Vladimir Milov, ancien politicien russe en exil, interrogé par CNBC
Pas d’opposition réelle en vue
- Restent les partis politiques enregistrés, comme le Parti communiste, le Parti libéral-démocrate ou Une Russie juste — pour la Vérité. Mais ceux-ci sont plutôt à considérer comme une opposition systémique, dont la présence pour le moins anecdotique remet un coup de vernis sur la légitimité du pouvoir.
- Rappelons qu’en Russie, aux législatives, toutes les voix attribuées à des partis qui n’atteignent pas le seuil électoral de 5% sont reversées aux formations qui l’ont atteint, et ce, sans calcul de proportionnalité. Le vote contestataire renforce donc de facto le parti Russie unie au pouvoir.
- Quant à une opposition interne, qui grandirait au sein des proches du Kremlin pour menacer Poutine, on n’y croit plus trop. On a pensé un moment que des luttes de pouvoir réelles au sein de l’Etat pouvaient mener à ce résultat, quand l’armée russe s’est retrouvée enlisée en Ukraine.

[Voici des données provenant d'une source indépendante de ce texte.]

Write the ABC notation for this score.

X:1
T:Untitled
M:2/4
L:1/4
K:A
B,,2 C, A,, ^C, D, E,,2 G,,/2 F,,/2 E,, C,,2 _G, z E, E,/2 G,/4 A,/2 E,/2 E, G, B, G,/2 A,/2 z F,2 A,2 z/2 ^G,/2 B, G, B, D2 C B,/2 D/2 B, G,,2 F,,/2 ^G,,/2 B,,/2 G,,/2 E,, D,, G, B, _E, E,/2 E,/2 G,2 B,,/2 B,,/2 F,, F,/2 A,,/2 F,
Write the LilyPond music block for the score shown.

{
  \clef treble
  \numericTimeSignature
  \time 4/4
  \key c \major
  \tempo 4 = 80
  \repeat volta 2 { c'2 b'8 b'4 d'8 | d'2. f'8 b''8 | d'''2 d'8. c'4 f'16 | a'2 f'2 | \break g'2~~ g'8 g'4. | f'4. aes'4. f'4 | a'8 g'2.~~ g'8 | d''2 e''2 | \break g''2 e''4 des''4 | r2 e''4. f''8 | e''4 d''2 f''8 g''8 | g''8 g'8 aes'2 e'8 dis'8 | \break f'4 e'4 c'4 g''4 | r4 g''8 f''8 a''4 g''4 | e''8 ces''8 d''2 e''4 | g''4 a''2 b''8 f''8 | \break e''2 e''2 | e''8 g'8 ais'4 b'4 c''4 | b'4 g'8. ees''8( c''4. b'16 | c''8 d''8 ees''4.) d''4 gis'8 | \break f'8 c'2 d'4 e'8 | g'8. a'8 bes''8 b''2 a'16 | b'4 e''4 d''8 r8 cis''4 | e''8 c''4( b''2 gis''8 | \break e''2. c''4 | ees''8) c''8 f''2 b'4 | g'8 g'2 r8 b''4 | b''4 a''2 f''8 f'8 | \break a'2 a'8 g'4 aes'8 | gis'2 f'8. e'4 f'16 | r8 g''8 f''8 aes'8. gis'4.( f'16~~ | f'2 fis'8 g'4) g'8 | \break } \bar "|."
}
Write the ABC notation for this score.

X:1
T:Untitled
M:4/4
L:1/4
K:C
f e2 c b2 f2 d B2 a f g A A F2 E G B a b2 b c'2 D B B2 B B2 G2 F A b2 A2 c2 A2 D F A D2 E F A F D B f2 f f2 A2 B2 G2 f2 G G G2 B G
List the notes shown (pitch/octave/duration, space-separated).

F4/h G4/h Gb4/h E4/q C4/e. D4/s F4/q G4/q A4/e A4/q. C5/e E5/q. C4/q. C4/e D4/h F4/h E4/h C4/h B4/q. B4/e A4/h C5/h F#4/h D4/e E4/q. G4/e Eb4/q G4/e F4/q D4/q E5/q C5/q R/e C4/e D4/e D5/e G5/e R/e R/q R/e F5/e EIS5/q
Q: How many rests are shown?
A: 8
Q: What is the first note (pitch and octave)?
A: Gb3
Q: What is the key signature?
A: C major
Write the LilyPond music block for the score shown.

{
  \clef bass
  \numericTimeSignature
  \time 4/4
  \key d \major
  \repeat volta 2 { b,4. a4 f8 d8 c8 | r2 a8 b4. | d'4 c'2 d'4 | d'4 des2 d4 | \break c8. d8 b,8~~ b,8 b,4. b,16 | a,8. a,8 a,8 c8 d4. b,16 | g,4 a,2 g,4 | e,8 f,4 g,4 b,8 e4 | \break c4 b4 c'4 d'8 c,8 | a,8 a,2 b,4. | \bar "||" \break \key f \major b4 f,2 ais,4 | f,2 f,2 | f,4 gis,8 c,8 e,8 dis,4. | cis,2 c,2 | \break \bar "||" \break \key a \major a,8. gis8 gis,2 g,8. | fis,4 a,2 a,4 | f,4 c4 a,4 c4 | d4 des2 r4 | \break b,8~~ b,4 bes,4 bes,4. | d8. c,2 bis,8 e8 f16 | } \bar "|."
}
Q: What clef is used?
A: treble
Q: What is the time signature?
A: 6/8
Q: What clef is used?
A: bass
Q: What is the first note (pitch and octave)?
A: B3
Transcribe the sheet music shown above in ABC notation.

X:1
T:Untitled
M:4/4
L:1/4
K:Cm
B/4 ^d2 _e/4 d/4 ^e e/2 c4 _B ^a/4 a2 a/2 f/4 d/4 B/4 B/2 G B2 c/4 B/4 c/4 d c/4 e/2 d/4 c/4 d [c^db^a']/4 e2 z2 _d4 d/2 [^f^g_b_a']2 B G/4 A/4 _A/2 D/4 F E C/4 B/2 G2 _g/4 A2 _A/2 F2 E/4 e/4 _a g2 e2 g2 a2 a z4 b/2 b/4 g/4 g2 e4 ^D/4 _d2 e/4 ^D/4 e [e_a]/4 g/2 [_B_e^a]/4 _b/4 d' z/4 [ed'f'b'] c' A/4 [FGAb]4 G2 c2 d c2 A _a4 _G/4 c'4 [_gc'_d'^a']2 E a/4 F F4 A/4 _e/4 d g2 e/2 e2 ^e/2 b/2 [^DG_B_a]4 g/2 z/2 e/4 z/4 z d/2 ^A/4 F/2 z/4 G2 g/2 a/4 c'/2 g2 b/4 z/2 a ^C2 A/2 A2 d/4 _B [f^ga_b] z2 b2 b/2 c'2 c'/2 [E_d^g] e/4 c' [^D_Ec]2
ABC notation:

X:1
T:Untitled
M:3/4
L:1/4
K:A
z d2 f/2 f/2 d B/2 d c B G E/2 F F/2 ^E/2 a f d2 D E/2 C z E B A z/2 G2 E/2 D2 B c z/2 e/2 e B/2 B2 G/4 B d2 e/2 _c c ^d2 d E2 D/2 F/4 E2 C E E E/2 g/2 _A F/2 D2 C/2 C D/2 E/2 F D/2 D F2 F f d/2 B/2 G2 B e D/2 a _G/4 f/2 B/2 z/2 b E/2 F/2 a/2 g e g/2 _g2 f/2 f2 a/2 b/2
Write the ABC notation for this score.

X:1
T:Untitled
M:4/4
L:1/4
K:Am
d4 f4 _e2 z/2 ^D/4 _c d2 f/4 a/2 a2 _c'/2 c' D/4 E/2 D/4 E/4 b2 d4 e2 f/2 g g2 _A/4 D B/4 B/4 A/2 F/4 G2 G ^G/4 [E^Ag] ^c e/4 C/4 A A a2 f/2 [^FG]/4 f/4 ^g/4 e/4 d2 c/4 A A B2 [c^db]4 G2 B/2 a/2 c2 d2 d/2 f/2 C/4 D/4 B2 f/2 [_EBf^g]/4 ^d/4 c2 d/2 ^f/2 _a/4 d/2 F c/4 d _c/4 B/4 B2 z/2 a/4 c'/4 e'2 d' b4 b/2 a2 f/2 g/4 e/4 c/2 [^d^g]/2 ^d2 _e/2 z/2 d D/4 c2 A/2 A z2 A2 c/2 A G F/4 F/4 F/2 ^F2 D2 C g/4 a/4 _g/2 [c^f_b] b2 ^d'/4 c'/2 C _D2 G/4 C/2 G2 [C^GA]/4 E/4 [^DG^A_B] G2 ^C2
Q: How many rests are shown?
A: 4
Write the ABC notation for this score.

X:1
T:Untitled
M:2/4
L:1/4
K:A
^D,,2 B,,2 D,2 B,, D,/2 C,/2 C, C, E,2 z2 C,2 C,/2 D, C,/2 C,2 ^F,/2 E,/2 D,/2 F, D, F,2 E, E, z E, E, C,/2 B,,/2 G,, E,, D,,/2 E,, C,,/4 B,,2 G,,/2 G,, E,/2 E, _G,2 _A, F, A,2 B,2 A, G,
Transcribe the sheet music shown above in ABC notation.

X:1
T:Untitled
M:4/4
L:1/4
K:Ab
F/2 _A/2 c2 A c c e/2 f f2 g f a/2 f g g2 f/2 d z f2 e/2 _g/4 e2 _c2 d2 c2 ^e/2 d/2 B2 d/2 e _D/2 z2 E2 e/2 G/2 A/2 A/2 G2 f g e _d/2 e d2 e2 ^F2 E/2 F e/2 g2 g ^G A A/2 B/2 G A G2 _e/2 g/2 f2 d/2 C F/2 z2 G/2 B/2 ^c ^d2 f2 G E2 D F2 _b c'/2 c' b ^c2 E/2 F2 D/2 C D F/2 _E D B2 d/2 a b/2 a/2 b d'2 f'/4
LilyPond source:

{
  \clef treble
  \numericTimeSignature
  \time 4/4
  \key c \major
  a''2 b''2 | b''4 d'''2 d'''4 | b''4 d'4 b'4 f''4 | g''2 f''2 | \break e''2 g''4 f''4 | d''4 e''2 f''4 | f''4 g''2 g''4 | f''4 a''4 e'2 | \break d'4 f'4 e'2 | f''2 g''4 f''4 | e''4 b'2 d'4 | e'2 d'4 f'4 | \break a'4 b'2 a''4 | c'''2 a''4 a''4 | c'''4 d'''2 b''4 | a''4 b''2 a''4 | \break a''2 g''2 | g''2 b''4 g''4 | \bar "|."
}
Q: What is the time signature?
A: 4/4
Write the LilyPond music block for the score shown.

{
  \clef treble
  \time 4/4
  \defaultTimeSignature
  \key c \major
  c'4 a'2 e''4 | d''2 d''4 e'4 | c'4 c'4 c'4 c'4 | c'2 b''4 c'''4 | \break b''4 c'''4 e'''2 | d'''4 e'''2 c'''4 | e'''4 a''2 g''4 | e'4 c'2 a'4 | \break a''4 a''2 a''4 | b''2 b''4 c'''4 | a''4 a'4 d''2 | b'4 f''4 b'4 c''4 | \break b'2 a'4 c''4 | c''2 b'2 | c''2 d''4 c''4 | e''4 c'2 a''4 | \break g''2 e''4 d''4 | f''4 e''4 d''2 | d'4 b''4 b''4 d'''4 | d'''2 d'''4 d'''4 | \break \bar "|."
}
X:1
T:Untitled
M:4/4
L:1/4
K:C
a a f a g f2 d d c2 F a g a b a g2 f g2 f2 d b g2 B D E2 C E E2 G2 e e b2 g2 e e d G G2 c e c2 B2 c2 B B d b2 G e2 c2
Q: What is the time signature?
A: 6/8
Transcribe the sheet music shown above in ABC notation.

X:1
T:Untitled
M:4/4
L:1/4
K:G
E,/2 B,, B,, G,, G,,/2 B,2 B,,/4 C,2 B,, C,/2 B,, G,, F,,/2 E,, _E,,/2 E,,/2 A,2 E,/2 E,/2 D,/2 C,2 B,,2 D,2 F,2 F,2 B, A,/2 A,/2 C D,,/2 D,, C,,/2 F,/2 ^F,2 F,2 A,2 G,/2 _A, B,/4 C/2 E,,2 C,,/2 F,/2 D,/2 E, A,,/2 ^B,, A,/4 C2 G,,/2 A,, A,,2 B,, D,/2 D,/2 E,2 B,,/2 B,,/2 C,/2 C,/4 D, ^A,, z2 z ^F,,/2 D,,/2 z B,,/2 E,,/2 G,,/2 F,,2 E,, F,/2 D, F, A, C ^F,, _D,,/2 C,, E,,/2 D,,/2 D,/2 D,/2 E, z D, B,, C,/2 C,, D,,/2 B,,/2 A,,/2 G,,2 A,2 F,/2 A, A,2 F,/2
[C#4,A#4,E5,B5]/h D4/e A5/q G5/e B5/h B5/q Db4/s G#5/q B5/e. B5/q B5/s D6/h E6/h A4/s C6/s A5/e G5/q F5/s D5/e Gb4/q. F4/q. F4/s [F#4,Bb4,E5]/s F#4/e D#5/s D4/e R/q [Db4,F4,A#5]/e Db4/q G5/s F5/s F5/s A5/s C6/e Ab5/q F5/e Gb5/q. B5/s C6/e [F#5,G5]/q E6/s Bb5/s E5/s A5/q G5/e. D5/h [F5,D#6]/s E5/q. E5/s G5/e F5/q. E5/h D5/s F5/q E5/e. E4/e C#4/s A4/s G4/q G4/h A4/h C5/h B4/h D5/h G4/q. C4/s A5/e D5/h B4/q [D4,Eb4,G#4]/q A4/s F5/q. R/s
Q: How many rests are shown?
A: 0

- Mais la menace la plus sérieuse, incarnée par le mercenaire Evgueni Prigojine qui se rêvait leader populiste, s’est éteinte dans un crash aérien.
- La pression reste toutefois réelle sur Vladimir Poutine. Leader incontesté, les échecs de son armée en Ukraine ont entaché son image. Mais la société russe est fragmentée, face à un appareil répressif rôdé.
- Et les élites, desquelles auraient pu jaillir une alternative ou au moins une critique organisée, ont bien compris qu’elles y risqueraient très littéralement leur tête. « Il n’y a pas de pluralité politique en Russie, pensez à des pays comme l’Iran et la Corée du Nord », lâche ainsi à CNBC l’historien russe Sergei Medvedev.